人骨を抱きしめている成人男性の姿は、異様な光景ではあった。ただ、事情を全て知った上でそれを見ていると、愛し合う二人の夫夫 が抱き合う姿に見えてしまうので不思議だ。
何百年という時を超え、愛する人を救うために尽力しているウルの姿に、感動すら覚えた。
「あの、ヤンの骨は燃やすのですか? あの骨を燃やしたら、陽太はどうなるんですか?」
貴人様は難しい顔をしながらどんどん歩を進め、中庭の木立の影の下に立った。そして、ゆっくりと振り返ると、ふわりと綾人を抱きしめた。
「肉体は、容れ物だ。つまり、骨もそうだ。魂があるところが、その人間の大切な部分だ。ウルは過去の体であるあの骨を燃やして浄化するだろう。そうしないと、容れ物を欲しがっている浮遊霊が寄って来てしまうからな。浄化して送り出す必要がある。そして、そのあとは、陽太の人生を見守るだろう。ヤンの罪は自殺だけだ。生まれ変わって人生を全うすれば、それは消滅する。そのために、ヤンと陽太を完全に融合させなくてはならない。それが成功すれば、綾人が天界へ行ってもあいつは今世に残り、その人生を見守ることになるだろうな」
「まあそれも、陽太の寿命が尽きるまでだ」と言いながら、綾人をぎゅっと抱きしめた。
「ウルが今世に残れば、貴人様は寂しいですか?」
綾人は貴人様を見上げた。真っ赤な右目が一瞬きらりと光った。寂しかったとしても、それがウルの使命であるならば仕方がない。そんな風に言い聞かせているように見えた。
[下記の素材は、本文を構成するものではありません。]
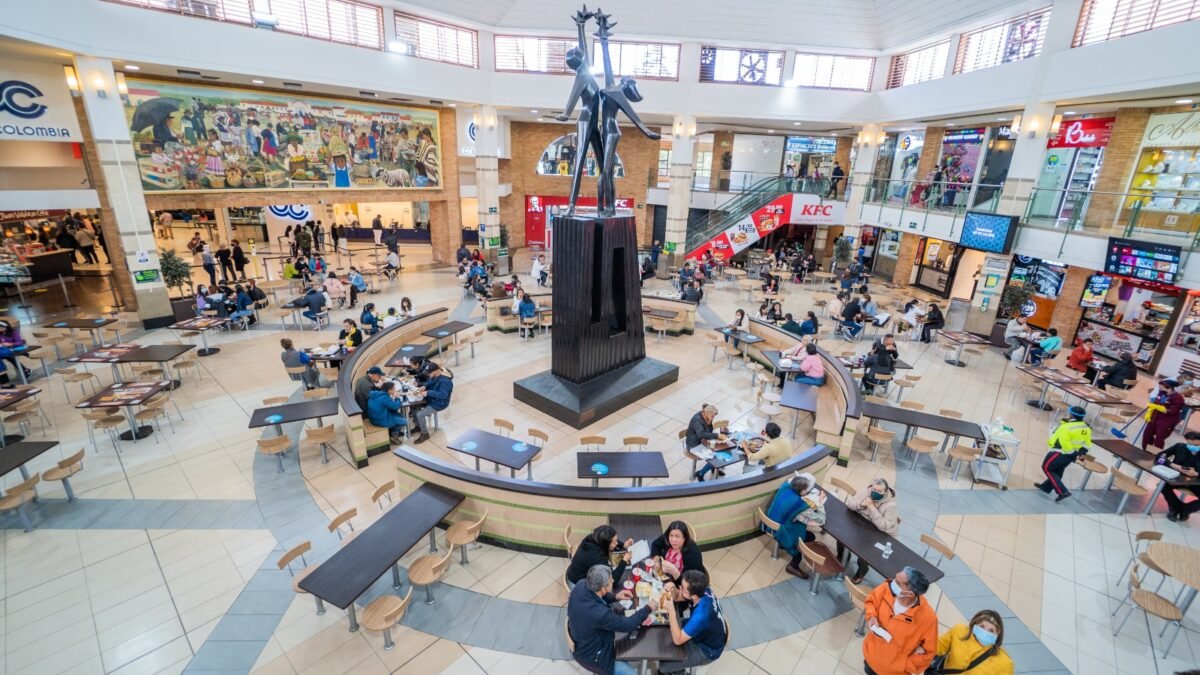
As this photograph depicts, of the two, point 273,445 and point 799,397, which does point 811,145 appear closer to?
point 799,397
「じゃあ少しの間、貴人様の遣いが不在になるんですね。寂しいでしょう? 俺が一緒にいられるように頑張りますから」
そう言って、貴人様を抱き返した。ふっと貴人様が笑うのがわかった。答えは何も返ってこなかった。その代わりに、体を全て包み込まれるように抱き竦められた。
その体から、雅な香が匂い立つ。その中で、綾人は複雑な胸中を抱えたまま、そっと目を閉じた。